Generally, if the primary purpose of your trip is business, then expenses directly attributable to business will be deductible.

How do you determine if your trip is “primarily” for business? One factor is the number of days spent on business vs. pleasure. Some days you might think are “pleasure” days could actually be “business” days for tax purposes. “Standby” days, for example, may be considered business days, even if you’re not engaged in business-related activities.

During your trip, it is critical to carefully document your business vs. personal expenses.  The cost of your family or friends traveling with you is not deductible, and should be documented separately.   Expenses associated with taking extra days for sightseeing, relaxation, or other personal activities generally aren’t deductible. But you may be able to deduct certain expenses on personal days, if tacking the days onto your trip reduces the overall cost.

IRS Publication 463 defines travel expense as the ordinary and necessary expenses of traveling away from home for your business, profession, or job.  An ordinary expense is one that is common and accepted in your trade or business.  You cannot deduct expenses that are lavish or extravagant.  An expense is not considered lavish or extravagant if it is reasonable based on the facts and circumstances.  Expenses will not be disallowed merely because they are more than a fixed dollar amount.

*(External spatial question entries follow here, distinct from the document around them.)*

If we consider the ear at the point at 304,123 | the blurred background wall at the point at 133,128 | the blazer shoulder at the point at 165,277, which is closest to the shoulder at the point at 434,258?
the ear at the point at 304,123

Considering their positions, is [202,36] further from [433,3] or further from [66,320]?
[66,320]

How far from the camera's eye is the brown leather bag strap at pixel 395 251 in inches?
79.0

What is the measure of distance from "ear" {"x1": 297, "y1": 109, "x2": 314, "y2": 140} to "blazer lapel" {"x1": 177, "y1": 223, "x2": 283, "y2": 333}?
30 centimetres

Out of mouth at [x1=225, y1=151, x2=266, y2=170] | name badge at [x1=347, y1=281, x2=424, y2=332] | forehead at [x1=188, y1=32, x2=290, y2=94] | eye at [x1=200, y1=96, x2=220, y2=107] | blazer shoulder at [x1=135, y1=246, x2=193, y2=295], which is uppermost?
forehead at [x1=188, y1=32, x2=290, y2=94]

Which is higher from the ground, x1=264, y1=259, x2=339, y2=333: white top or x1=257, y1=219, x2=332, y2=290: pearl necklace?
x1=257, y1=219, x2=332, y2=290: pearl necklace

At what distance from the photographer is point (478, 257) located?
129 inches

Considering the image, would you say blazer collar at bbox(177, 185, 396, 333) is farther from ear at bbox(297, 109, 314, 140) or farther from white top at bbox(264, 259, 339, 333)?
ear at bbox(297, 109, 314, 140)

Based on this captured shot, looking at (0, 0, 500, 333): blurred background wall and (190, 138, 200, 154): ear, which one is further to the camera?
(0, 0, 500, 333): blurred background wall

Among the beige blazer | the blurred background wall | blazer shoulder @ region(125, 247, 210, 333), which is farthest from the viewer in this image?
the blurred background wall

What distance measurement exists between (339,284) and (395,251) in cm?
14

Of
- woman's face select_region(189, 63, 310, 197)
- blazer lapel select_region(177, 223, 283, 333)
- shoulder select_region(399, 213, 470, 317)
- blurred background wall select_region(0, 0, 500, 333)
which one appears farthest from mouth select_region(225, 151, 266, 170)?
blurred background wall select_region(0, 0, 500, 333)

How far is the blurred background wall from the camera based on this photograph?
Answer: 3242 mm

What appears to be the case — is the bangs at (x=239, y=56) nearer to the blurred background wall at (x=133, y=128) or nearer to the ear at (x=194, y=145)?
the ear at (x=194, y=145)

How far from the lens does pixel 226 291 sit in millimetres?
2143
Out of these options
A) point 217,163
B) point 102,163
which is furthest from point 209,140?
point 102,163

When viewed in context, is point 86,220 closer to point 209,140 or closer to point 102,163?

Reasonable and necessary travel expenses generally include:

  • Air, taxi and rail fares
  • Baggage handling
  • Car use or rental
  • Lodging
  • Meals
  • Tips

Also keep in mind that special limitations apply to foreign travel, luxury water travel and certain convention expenses. For example, no deduction is allowed for expenses relating to a convention, seminar or meeting held outside North America unless it is reasonable for the meeting to be held there.